The Home Care Workforce Action Alliance on Wednesday launched its “Voices for Care at Home” campaign with the goal of compelling stakeholders at all levels — representatives for patients and direct-care professionals, Congress and state legislatures, federal officials and governors — to act on issues including a shortage of home care workers and the need for better wages and training.
“At no other time has the home care industry faced such a workforce crisis, to the point that older Americans and people with disabilities cannot access the care and support that they need to remain as independent as possible in their own homes,” Home Care Association of America CEO Vicki Hoak said during a virtual campaign launch event.
David Totaro of Bayada Home Health Care, a national home and community-based service provider, said recruitment and retention challenges are not new for home care but have been exacerbated by the COVID-19 pandemic as aides and nurses leave their jobs due to burnout and concerns about health risks or seek out higher pay in other fields. “Wage inflation is crippling us,” Totaro said. “Retail is paying almost double our starting salaries.”
The campaign features home care workers and families who receive home care services sharing their stories.

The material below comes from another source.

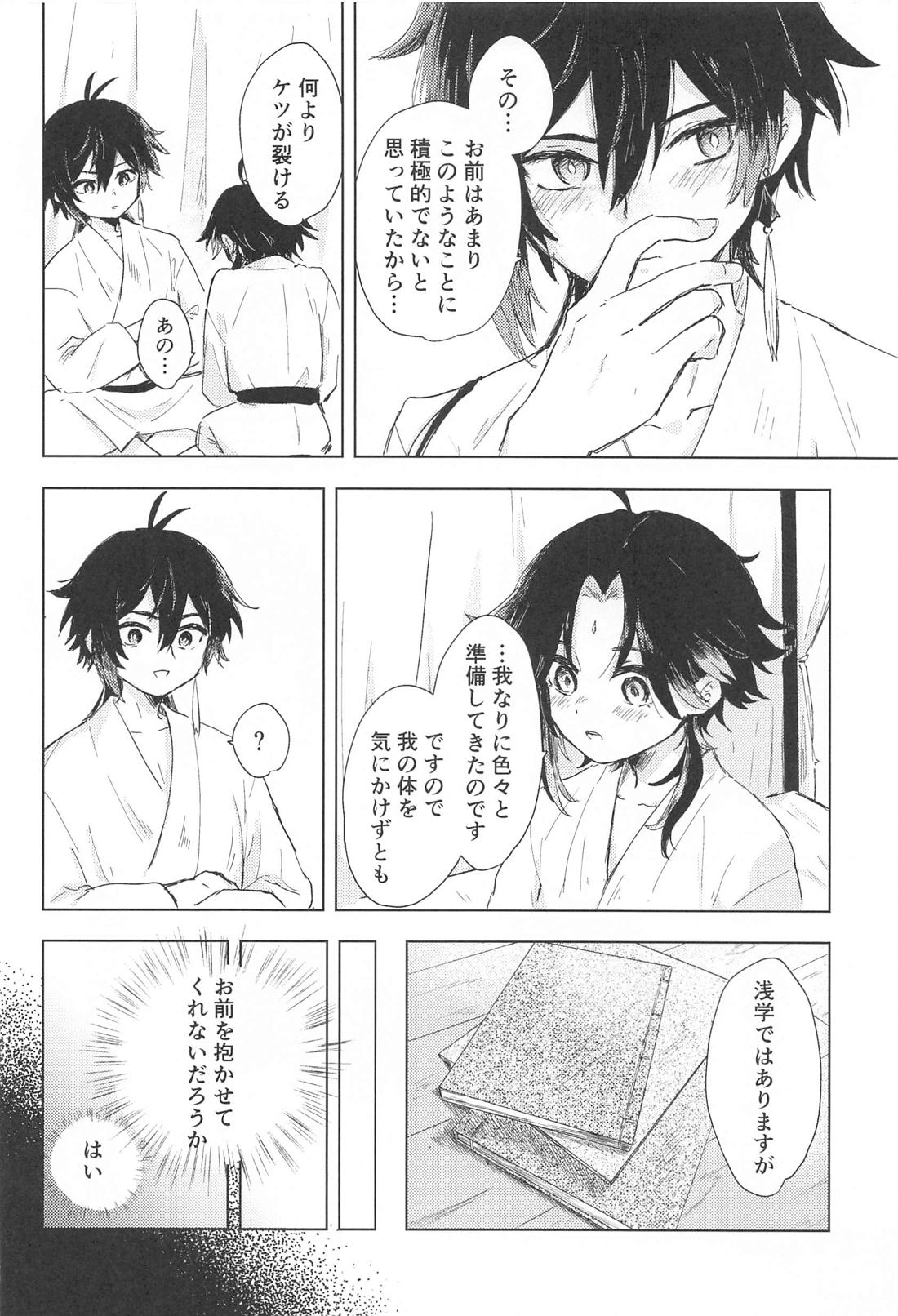 すこし進んでみませんか【原神/鍾魈】 page 11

Cindy Knapp, who introduced herself in a video as a “parent of a young adult with significant medical needs,” said her son needs around-the-clock care after a brain injury and that if a nurse for him calls out, there may not be another available to fill in. That leaves Knapp and her husband to decide who will need to miss work the next day after staying up with their son all night.
She said home care is a difficult job and encouraged decision-makers to consider raising wages in the field. “They deserve every penny that they make and more,” Knapp said.
Home health aide Cathy Creevey described her profession of 20 years as rewarding but challenging, particularly around the amount of hours an aide must work to earn “somewhat of a decent paycheck.” The job, she said, has more to it than people might realize. “It’s showing them that, listen, I’m not just here just to get a paycheck,” Creevey said. “I’m here to make sure that you’re going to be taken care of, that you can put your trust in me.”